Luckily for me, I have been detecting for three years now, and mostly consider myself a relic hunter/ woods hunter. I understand that when detecting old homesteads and 130 year old properties that I am going to dig my fair share of trash targets. In this instance, 130 years of trash targets to be exact! So, even though I was so excited before this hunt that I couldn’t even sleep, I knew that in order to get to the old coins, I was going to have to earn them by getting the trash out of the way first. Sure, occasionally you can stumble upon an old coin early in your hunt, but in My experience, more often that not, you’re going to have to get the junk out of the way first.
Recently I have been detecting in parks and fields that get mowed regularly, so my detecting style has been a “dig it all” type of style because I am in search of jewelry first and coins secondly. That style has served me well in parks, but all good metal detectorists know how to adapt to each environment that they are detecting that day.
Experienced metal detectorists also know that every day isn’t “pay day.” Just like our jobs, we know that we get paid at regular intervals, and the other days we have to just work hard and look forward to pay day. Detecting isn’t any different.
Today was a learning day, a day to work hard and look forward to ‘pay day.’ Today was the reality of metal detecting.
Not every hunt is going to be full of silver coins or gold rings. Most hunts are filled with our share of trash, and the occasional treasure. If you visit online forums or videos, you can get a clouded vision of what most days of metal detecting are really like. We see the guys on videos pulling silver coins out of the ground left and right, and we get it in our minds that ‘THAT’ is the reality of metal detecting. It isn’t the reality.
The reality, especially of woods hunting and detecting old homesteads is that the trash to treasure ratio leans in favor of the trash targets more often than not. Today was no different, and as I stated, luckily for me I realize that. So, even though I didn’t pull any silver coins out of the ground today, I know that with a little bit of patience and alot of hard work I will eventually be rewarded with an amazing find on that site.
Today was a learning experience. I learned a few things from sampling the area. One, there are targets everywhere! Since I moved around alot and sampled a few areas, I learned after the fact that in the future I am going to have to stick more to a “gridding” style of hunting in order to increase my chances of success. Likewise, due to the number of targets, it might be best to approach this area with the smaller 4 inch sniper coil in an effort to separate the targets better.
Another thing I learned is that while finding jewelry is exciting, when I am at a very old property such as this one, maybe I should dig less of the low tone signals and concentrate more on the high, silver tones and hunt a more “coin shooting” style. After “cherry picking” the high tones I can always go back and dig the lower and mid tone targets that are left.

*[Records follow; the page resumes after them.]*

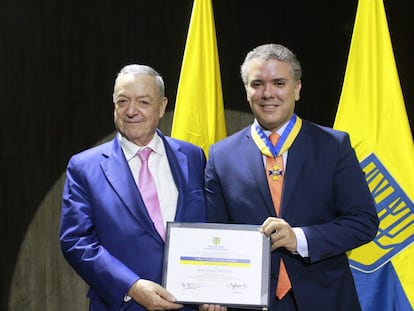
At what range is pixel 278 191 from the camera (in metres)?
1.83

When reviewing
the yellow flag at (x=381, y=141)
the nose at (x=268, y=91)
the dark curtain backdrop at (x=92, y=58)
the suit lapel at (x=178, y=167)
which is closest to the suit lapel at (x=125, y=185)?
the suit lapel at (x=178, y=167)

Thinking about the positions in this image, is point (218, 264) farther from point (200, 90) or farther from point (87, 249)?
point (200, 90)

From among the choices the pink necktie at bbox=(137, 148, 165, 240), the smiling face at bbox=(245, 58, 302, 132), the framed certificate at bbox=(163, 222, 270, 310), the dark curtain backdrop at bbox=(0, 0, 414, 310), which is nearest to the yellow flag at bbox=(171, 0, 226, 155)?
the dark curtain backdrop at bbox=(0, 0, 414, 310)

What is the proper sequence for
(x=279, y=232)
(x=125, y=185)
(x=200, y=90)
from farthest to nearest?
(x=200, y=90)
(x=125, y=185)
(x=279, y=232)

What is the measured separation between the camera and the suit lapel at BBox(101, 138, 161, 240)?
1.88 meters

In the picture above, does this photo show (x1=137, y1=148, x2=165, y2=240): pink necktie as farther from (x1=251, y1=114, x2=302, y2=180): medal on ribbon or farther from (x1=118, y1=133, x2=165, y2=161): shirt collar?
(x1=251, y1=114, x2=302, y2=180): medal on ribbon

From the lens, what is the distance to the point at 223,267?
1740 millimetres

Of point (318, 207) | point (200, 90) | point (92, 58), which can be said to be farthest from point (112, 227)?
point (92, 58)

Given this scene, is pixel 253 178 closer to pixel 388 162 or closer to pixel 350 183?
pixel 350 183

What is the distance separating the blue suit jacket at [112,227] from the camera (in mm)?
1835

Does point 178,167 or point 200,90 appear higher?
point 200,90

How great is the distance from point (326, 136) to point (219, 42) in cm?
177

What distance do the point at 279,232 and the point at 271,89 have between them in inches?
17.8

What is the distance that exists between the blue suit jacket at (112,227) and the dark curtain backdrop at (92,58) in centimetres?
161
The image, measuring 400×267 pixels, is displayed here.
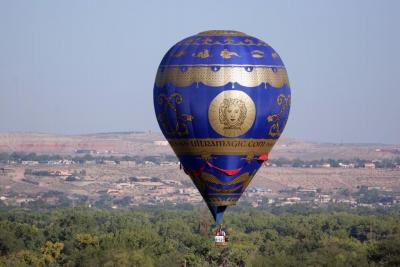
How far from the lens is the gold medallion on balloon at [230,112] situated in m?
58.5

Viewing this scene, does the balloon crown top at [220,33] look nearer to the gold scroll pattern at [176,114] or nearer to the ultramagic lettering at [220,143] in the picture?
the gold scroll pattern at [176,114]

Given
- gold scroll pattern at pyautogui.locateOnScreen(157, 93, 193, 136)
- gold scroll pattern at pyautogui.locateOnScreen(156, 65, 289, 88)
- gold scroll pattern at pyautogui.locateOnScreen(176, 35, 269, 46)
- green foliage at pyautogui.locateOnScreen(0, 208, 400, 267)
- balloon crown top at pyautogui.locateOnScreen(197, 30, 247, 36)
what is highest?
balloon crown top at pyautogui.locateOnScreen(197, 30, 247, 36)

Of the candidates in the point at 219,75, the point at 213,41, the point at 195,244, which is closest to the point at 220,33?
the point at 213,41

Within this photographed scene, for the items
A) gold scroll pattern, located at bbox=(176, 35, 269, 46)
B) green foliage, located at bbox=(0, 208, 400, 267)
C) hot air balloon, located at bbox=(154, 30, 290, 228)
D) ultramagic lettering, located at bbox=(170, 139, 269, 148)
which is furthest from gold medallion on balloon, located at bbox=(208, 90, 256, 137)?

Lastly, I also learned that some days you just have to remain grounded and realize that not every hunt is going to produce treasure! The average days, the days where we get skunked are the days that help us appreciate the good days even more!
The metal detecting tv shows, finds forums, and youtube videos only tell half of the story. They only show the good hunts, the exciting hunts where guys seemingly find silver in every hole, or a diamond ring every other swing. The truth is that is not the reality of metal detecting. The reality is that every good find in our pouch is earned by digging pounds of junk targets!
The reality is that some days you are the G.O.A.T. and some days you are the skunk. No matter what type of day you have, use it as a learning experience and make adjustments for your next hunt.
You never really get skunked if you learn from today’s hunt and apply it to tomorrows hunt.
I received permission to come back any time I want, so next time I will be more prepared for this type of environment. I’m sure that I’ll still dig my share of trash then too, but I have a feeling that today’s learning experience will set me up for future success. Next time I’ll concentrate on coin shooting, and hopefully it’ll pay off.
Hey, as long as we learn something each time out, then every hunt is a success, right?